Текст книги "Тонкая нить (сборник)"
Автор книги: Наталья Арбузова
Жанр: Современная русская литература, Современная проза
Возрастные ограничения: +16
сообщить о неприемлемом содержимом
Текущая страница: 3 (всего у книги 22 страниц) [доступный отрывок для чтения: 7 страниц]
38. Евгения Михайловна Танберг
Кто-то клал нам в почтовый ящик небольшие деньги, по три, по пять рублей – думаю, что она. Высокая стройная старуха отличалась смелостью, эмансипированностью, нелюдимостью и умеренным нюдизмом. Меня она облюбовала для передачи всех перечисленных свойств. Даря мне, дитяти, стеклярус от старинных штор, она приговаривала бесстрастным голосом: «Мужчины всегда подавляли мою индивидуальность». Я мотала на ус.
39. Дриада
Ты, мой читатель, должно быть заметил, что хаос мой просветился и устроился. Я кой-как соединила распавшуюся цепь времен, и вместо сбивчивых излияний из-под пера моего полились довольно гладкие мемуары. Так вот, я стала дриадой. Из города пока не выезжала, как Тристрам Шенди до середины книги еще не надел штанов. Пряталась в парках. Однажды мы с классом пошли гулять не куда-нибудь, а на Канатчикову дачу. Я забылась среди деревьев и не заметила, как все подхватились и ушли. Когда меня потом бранили, сказалась задремавшей на траве, чего на самом деле не было. После этого стала убегать из дому. Нашла дорогу в Нескучный сад – пешком по трамвайным рельсам. Вход был платный. Я висла на кольях забора, разрывая полосами сшитое ангелом-сестрицей платье в оборках.

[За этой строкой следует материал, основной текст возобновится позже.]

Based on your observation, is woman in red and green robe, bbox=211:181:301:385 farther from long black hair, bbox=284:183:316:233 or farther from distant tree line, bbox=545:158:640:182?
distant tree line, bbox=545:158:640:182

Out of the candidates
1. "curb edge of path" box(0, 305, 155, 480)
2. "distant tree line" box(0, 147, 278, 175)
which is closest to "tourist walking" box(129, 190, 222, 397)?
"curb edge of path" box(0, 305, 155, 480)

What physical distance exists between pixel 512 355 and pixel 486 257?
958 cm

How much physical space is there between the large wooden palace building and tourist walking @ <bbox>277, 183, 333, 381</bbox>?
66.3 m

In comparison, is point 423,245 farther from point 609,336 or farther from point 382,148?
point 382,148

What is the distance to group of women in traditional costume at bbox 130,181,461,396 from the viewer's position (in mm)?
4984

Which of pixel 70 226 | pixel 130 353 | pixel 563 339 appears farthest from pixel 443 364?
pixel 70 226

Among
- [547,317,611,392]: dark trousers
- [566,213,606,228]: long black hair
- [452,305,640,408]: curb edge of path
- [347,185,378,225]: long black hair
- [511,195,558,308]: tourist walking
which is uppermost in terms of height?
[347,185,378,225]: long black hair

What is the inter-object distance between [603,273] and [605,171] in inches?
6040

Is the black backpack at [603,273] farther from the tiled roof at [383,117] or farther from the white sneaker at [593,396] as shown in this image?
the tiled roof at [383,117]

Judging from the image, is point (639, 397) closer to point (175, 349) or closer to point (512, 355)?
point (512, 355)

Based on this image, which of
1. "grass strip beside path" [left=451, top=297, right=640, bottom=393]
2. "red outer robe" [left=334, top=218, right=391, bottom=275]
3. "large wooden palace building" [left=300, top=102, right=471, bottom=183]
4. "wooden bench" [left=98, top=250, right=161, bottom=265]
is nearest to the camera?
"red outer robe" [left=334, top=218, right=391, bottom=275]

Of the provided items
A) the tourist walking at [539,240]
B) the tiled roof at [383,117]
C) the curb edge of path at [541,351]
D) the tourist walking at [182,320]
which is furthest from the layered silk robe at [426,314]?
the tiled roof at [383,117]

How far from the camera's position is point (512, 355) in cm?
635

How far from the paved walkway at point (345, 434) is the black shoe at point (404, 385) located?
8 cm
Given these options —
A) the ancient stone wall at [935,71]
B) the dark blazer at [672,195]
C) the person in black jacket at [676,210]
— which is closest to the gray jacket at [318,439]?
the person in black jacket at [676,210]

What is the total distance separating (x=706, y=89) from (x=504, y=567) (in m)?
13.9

Иной раз, когда по реке шел катер, съезжала на всегда готовом экипаже с песчаного обрыва, становилась на парапет и махала ему рукой. Я была счастлива.
40. Фронда
В школе я ушла в глухую оппозицию. Ходила лишь на уроки нравившихся мне учителей, остальное время сидела на школьном чердаке и довольно внятно пела. Частенько меня слышали и за мной приходили. У меня была «оборудованная парта» с прорезью, заложенной вынутым бруском. Я всегда держала под партой раскрытую книгу. Однажды ее отобрали, это оказались «Былое и думы».
41. Марина Скурская
Из вырезанной нашей родни, благодаренье Богу, осталась Марина Скурская, моя великовозрастная кузина. Когда ее мать в гражданку умирала от туберкулеза, Марина ходила кругом ее одра, бубня: «Если ты умрешь, я наемся бузины и тоже умру». К счастью для нас, четырехлетняя сиротка своей угрозы в исполненье не привела. Я помню еще сравнительно молодую веселую Марину, играющую с нами в шарады в одной из семейных квартир в Сверчкове переулке. Снуя взад-вперед, Марина одна изображает целую очередь за батонами и хватает поленья в качестве батонов. На Сверчкове переулке жива аура прежней жизни. Квартира уплотнена многочисленными жильцами, имя им легион, однако почти не разграблена благодаря авторитету покойного физика Сергея Анатольевича Богуславского, материного кузена. Елена Анатольевна Богуславская, пока была жива, приютила опальную Марину по приезде из Сибири. В другом аспекте Марину тогда же приютила Зоя Дмитриевна Шостакович. Под ее началом Марина работала в зоопарке, нося пальто с ее плеча и юбку с ее же условно говоря плеча.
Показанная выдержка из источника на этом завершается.